I am new to Julia and Flux/Zygote and am struggling a little to work out where or how I am going wrong. Would really appreciate any help or pointers. Thanks for your time.

ToucheSir · August 26, 2021, 6:28am

Welcome! Taking on a deep RL problem is quite the ambitious first project for learning Julia/Flux, but with any luck this error should be easy to remedy.

Instead of calling gpu in your predict function, move the data to the gpu first and then pass it to the loss function. If you’re using a Flux DataLoader, you can wrap it in Memory management · CUDA.jl to do that automatically.

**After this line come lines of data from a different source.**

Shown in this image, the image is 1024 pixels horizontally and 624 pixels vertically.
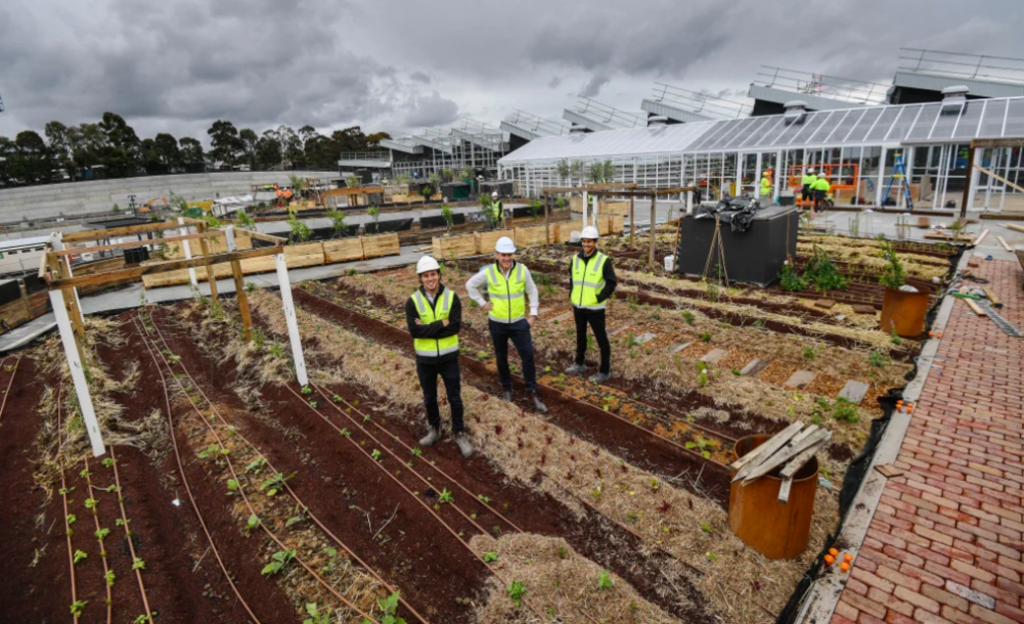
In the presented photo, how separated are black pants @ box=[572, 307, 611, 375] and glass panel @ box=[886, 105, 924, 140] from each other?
19407mm

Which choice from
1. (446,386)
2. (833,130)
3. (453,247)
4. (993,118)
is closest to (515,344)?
(446,386)

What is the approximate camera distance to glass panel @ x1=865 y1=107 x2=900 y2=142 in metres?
20.2

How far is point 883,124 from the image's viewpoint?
21.0 meters

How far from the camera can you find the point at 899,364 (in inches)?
263

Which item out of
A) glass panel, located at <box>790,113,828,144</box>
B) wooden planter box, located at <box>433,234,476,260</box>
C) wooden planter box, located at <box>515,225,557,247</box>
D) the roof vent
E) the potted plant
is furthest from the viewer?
glass panel, located at <box>790,113,828,144</box>

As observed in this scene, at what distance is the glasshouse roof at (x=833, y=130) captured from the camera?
18.8 metres

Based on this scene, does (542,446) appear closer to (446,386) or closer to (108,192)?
(446,386)

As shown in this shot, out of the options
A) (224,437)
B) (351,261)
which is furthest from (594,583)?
(351,261)

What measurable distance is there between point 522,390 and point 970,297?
8.08 m

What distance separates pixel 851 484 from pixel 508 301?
3.44 meters

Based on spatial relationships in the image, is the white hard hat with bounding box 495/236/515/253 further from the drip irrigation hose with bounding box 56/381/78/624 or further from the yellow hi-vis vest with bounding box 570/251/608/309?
the drip irrigation hose with bounding box 56/381/78/624

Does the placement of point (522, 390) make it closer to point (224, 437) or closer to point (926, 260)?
point (224, 437)

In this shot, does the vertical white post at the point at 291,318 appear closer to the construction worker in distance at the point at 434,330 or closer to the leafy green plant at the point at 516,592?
the construction worker in distance at the point at 434,330

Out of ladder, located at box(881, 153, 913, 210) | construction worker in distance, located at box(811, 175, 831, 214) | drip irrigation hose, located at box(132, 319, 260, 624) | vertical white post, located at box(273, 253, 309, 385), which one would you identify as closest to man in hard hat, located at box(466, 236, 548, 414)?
vertical white post, located at box(273, 253, 309, 385)
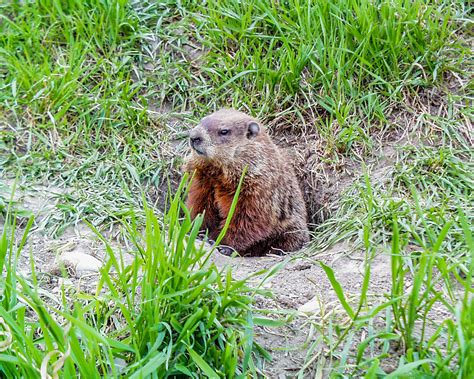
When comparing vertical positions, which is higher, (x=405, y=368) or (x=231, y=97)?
(x=231, y=97)

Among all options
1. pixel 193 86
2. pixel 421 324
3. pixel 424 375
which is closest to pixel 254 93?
pixel 193 86

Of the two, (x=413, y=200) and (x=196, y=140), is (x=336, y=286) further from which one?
(x=196, y=140)

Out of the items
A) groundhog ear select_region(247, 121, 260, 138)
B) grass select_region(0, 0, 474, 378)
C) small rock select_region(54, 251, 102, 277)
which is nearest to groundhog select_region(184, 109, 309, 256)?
groundhog ear select_region(247, 121, 260, 138)

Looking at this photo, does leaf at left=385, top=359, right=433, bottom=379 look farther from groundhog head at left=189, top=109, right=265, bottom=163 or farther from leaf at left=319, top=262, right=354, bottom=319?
groundhog head at left=189, top=109, right=265, bottom=163

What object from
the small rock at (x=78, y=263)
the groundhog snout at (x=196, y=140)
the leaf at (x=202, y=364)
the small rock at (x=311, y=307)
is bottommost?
the small rock at (x=78, y=263)

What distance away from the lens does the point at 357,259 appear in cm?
352

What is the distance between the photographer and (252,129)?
4387 millimetres

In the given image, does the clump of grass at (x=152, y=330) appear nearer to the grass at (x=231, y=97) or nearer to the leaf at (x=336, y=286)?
the leaf at (x=336, y=286)

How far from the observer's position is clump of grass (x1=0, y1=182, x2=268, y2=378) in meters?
2.37

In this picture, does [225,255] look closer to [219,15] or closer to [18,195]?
[18,195]

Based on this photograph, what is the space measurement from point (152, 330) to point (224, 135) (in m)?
1.99

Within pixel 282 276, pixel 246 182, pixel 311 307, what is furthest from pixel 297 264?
pixel 246 182

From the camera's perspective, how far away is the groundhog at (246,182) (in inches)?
170

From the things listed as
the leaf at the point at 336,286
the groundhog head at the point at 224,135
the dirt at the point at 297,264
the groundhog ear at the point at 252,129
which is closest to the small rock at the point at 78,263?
the dirt at the point at 297,264
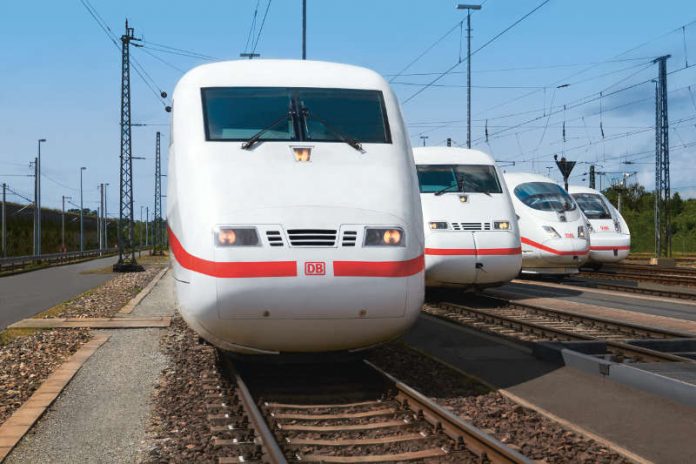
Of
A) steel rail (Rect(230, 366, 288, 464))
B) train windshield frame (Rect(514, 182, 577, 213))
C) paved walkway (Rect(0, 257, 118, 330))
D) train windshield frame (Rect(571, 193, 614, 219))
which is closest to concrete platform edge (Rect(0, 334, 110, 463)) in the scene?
steel rail (Rect(230, 366, 288, 464))

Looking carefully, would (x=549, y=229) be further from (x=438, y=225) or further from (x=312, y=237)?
(x=312, y=237)

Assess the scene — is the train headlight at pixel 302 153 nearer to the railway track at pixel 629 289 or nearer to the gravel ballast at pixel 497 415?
the gravel ballast at pixel 497 415

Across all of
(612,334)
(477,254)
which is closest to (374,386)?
(612,334)

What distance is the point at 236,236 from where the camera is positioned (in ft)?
20.2

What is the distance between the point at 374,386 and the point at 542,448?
215 cm

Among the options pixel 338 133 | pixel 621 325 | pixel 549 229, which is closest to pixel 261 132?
pixel 338 133

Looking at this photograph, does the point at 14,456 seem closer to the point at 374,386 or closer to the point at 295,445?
the point at 295,445

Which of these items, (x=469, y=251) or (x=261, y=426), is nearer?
(x=261, y=426)

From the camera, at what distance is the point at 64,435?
227 inches

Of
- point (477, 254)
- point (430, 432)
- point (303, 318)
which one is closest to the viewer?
point (430, 432)

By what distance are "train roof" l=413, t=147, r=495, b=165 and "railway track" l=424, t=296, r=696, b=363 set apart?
273 centimetres

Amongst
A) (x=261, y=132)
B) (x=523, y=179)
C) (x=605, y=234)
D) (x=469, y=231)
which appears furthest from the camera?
(x=605, y=234)

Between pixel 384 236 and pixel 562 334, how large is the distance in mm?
4955

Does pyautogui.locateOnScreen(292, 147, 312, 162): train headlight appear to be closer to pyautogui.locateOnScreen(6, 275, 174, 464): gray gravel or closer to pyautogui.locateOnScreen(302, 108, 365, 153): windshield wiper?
pyautogui.locateOnScreen(302, 108, 365, 153): windshield wiper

bgladman · August 26, 2021, 10:39am

Thank you ToucheSir. Appreciate your help!! I tried your suggestion but unfortunately am still getting the error. Here is a mwe.

using Statistics: mean
using Random
using Flux
using CUDA

CUDA.allowscalar(false)

data=CUDA.rand(100,24,128);

# Function predict,  take output from control and do something... 
function predict(x)
    y=CUDA.rand(100,24,1,128) .+ x
    y=y[1,1,1,:]
    return(y)
end

# Recurrent net controller
m = Chain(
    LSTM(100, 65),
    LSTM(65, 33),
    Dense(33, 1)) |>gpu

 # parameters of controller
p = Flux.params(m);

#Function, takes a 3D input and outputs a single control variable 
function control(x)
    Flux.reset!(m)
    inputs = [x[:,:,t] for t in 1:128]
    output = [m(x) for x in inputs]
    C1 = [x[1,:] for x in output]

  return C1
end

#outcome function:  outputs controller, updates data and feeds to predict
outcome = function(x)
    C1= control(x);
    a= reshape(reduce(hcat, C1), 1, size(x,2), size(C1)[1])
    Xv = x[2:end,:,:]
    X1=cat(dims=1, Xv, a)

   # reshape here as my predict function expects a 4D array.
    x_new = reshape(X1, (100, 24,1, 128))
    result=predict(x_new)

return result
  end

#loss minimises error between model output and a scalar 
function loss(x)
    l=sum(outcome(x)' .- 0.1)^2/length(x) 
    return l
end

opt = ADAM(0.05)

#Try
outcome(data)
loss(data)

using Flux: @epochs
@epochs 30 Flux.train!(loss, p, [data], opt) 

#Finding gradient... 
gs = gradient(() -> loss(data), p)

If I modify the above to run on CPU I get this message instead when calculating gradient so evidently I am doing something wrong in my Outcome function.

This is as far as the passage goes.